Both sides claim victory in Montenegro

PODGORICA, Jun 12, 2000 -- (Reuters) Local elections in Montenegro handed victory to the pro-Western government in the capital Podgorica on Monday but gave its pro-Serbia opponents control of the coastal town of Herzeg Novi.

Officials from the ruling coalition that has edged Montenegro away from Slobodan Milosevic's Yugoslavia over the past two years admitted they were defeated in the smaller of the two towns where early polls were held on Sunday.

So while in Podgorica the streets were full of cars hooting their horns to celebrate Montenegrin autonomy, in Herzeg Novi residents celebrated what they saw as a guarantee of the preservation of the Serbia-dominated federation.

Montenegro, the only republic still left alongside Serbia in Yugoslavia, has a total population well under 1 million. The polls in the two towns have attracted worldwide attention because of concern that Montenegro could see violence like that which hit other republics that split from Serbia.

Full official results had yet to be issued later on Monday but electoral officials said the ruling "For a Better Life" coalition had won a firm lead in the capital with almost all the votes counted.

▸ **Record extracts**:
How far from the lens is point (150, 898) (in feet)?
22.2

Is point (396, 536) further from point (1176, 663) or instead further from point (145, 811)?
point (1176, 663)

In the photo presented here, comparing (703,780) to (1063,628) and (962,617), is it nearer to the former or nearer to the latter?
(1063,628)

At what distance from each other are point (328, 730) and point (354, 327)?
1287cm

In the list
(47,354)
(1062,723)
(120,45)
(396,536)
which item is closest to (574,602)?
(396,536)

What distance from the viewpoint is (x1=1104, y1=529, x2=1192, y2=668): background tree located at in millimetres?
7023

...

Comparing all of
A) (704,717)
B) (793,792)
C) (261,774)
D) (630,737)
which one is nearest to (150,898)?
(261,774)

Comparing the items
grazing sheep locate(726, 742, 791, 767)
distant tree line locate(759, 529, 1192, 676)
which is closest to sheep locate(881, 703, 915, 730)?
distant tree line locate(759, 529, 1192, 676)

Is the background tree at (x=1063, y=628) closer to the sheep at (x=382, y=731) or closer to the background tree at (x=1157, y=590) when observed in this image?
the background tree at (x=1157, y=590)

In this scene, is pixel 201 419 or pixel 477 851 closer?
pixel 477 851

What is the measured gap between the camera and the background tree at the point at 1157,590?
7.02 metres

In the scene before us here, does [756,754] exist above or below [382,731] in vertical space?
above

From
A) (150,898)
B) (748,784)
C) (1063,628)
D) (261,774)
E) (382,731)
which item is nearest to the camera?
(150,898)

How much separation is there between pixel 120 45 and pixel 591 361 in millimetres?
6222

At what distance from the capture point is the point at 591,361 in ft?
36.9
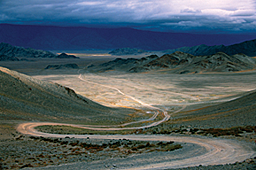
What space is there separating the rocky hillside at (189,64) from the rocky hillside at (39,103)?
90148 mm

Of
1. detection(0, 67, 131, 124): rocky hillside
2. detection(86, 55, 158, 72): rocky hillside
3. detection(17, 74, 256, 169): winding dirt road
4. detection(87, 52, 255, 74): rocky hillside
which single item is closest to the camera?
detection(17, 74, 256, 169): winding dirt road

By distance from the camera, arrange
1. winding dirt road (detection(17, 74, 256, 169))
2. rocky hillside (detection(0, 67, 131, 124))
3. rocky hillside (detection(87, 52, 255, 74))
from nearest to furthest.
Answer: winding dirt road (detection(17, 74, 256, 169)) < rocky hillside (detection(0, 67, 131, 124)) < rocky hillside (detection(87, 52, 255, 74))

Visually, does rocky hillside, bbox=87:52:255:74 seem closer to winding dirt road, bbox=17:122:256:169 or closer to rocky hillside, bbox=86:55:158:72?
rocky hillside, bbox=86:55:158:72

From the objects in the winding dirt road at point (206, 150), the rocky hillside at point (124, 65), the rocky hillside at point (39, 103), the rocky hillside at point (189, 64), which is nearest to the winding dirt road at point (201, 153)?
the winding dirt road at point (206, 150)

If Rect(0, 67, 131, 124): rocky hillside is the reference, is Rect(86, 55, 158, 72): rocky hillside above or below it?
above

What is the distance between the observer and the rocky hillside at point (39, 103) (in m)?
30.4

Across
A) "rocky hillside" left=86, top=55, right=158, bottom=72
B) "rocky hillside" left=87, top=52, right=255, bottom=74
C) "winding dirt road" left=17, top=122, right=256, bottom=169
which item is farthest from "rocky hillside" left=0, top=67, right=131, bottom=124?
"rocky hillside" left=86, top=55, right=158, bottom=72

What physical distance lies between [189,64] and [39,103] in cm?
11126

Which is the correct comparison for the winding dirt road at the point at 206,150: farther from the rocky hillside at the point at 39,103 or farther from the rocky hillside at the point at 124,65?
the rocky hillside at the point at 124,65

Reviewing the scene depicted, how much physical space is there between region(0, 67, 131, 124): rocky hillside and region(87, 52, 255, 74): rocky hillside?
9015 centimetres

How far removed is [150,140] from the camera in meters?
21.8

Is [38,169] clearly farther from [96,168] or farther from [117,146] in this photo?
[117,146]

--

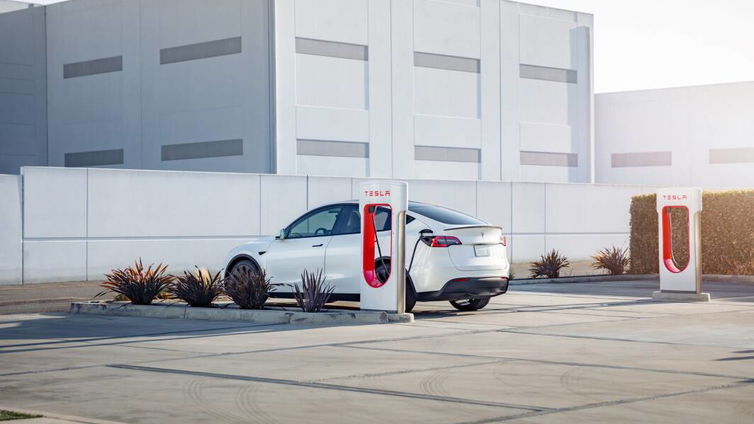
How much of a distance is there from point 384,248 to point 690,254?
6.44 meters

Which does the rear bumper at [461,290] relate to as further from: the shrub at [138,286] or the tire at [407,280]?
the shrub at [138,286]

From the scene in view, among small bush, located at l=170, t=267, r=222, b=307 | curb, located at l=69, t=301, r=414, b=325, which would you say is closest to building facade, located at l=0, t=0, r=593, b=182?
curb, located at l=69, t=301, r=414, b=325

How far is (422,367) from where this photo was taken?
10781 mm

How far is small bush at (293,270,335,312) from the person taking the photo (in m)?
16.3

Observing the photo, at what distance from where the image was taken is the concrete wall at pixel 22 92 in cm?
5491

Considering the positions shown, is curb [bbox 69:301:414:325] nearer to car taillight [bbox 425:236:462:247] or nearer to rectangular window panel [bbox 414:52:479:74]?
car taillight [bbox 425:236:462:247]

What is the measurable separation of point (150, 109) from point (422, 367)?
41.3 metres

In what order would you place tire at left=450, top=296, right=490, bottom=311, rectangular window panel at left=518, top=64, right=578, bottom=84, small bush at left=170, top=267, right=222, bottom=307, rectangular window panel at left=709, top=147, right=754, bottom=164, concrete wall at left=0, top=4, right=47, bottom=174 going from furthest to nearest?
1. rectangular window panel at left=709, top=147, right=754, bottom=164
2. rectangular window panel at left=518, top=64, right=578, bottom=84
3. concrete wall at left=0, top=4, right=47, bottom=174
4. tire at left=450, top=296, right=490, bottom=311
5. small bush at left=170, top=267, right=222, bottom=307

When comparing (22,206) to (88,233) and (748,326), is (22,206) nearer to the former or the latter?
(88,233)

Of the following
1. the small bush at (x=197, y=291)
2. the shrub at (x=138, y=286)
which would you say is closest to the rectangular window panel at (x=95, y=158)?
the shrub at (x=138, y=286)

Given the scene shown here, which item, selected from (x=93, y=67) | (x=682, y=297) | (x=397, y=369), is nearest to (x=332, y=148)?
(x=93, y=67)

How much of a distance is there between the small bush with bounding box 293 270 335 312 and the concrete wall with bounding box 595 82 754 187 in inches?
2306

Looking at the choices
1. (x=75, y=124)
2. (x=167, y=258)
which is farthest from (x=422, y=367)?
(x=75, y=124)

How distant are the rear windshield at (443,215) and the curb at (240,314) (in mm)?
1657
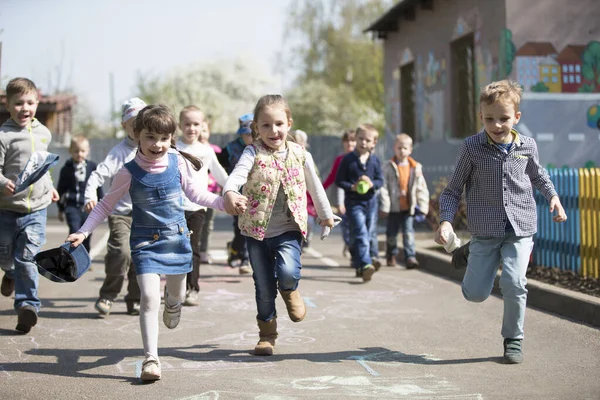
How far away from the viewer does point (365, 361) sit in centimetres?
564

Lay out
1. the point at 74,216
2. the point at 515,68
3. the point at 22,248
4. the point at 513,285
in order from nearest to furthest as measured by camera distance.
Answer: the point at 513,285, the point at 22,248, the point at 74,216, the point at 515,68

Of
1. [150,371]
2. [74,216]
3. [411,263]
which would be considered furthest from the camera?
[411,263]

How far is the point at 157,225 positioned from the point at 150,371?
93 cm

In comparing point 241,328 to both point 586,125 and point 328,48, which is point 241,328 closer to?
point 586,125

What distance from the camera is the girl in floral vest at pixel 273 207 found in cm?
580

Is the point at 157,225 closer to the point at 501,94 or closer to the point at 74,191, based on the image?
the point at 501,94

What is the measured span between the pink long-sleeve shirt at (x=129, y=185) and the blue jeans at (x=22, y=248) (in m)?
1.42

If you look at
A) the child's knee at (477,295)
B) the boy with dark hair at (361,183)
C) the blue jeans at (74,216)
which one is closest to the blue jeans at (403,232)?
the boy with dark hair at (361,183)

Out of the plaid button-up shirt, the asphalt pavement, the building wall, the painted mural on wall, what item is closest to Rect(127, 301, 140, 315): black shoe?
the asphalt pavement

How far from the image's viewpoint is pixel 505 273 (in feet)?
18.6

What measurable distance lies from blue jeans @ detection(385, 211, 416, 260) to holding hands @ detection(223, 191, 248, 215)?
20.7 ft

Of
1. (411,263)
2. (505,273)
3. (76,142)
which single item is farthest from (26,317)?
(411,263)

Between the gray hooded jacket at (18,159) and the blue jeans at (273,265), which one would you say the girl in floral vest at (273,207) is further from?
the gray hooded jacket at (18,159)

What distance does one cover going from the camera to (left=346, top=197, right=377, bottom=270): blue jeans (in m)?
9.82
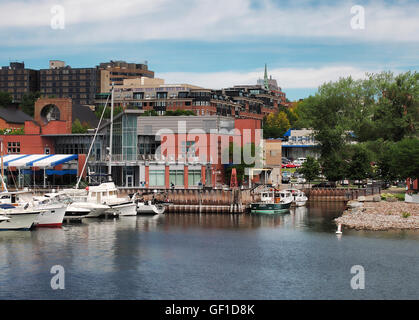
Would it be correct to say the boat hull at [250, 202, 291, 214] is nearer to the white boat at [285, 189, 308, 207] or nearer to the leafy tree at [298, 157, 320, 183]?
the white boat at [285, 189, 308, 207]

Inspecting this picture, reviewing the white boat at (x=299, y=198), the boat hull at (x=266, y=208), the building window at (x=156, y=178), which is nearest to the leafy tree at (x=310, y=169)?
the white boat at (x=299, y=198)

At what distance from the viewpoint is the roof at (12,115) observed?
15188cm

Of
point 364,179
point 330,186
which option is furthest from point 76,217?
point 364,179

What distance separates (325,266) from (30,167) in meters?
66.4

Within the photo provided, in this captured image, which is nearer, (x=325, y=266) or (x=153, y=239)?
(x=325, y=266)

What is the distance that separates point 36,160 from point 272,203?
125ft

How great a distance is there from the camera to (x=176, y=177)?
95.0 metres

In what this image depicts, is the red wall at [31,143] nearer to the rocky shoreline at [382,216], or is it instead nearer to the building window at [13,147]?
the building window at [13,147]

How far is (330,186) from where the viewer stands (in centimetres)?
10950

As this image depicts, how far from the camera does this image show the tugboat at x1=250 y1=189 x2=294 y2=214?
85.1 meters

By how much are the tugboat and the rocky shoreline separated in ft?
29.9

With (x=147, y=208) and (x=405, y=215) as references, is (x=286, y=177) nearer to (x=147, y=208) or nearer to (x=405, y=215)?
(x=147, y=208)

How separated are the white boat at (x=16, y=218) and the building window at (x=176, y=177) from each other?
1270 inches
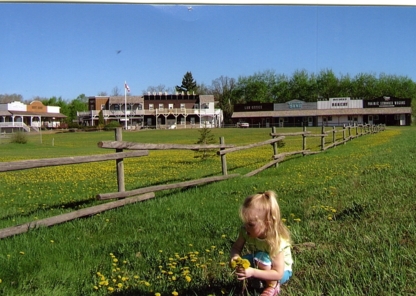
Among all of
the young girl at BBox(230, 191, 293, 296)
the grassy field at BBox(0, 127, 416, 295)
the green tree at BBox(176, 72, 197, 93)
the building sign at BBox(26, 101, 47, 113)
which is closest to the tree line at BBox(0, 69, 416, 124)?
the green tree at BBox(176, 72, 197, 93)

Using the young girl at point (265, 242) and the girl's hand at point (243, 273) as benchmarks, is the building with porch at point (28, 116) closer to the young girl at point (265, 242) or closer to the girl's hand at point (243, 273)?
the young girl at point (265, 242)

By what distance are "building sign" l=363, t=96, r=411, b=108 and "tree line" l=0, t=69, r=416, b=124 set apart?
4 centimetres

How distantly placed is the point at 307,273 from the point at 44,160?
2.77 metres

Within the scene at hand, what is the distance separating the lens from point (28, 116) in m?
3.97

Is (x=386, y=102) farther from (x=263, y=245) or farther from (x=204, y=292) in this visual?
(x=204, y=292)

▸ **Activities**:
**1)** Answer these questions using the Montenegro election report:
(a) In which town did the pro-Serbia opponents win control?
(b) On what day were the early polls held?
(c) What is the name of the ruling coalition?
**2)** Retype the Montenegro election report, starting at "Both sides claim" and ending at "the Serbia-dominated federation.".

▸ **Your written answers**:
**1)**
(a) Herzeg Novi
(b) Sunday
(c) "For a Better Life"

**2)**
Both sides claim victory in Montenegro

PODGORICA, Jun 12, 2000 -- (Reuters) Local elections in Montenegro handed victory to the pro-Western government in the capital Podgorica on Monday but gave its pro-Serbia opponents control of the coastal town of Herzeg Novi.

Officials from the ruling coalition that has edged Montenegro away from Slobodan Milosevic's Yugoslavia over the past two years admitted they were defeated in the smaller of the two towns where early polls were held on Sunday.

So while in Podgorica the streets were full of cars hooting their horns to celebrate Montenegrin autonomy, in Herzeg Novi residents celebrated what they saw as a guarantee of the preservation of the Serbia-dominated federation.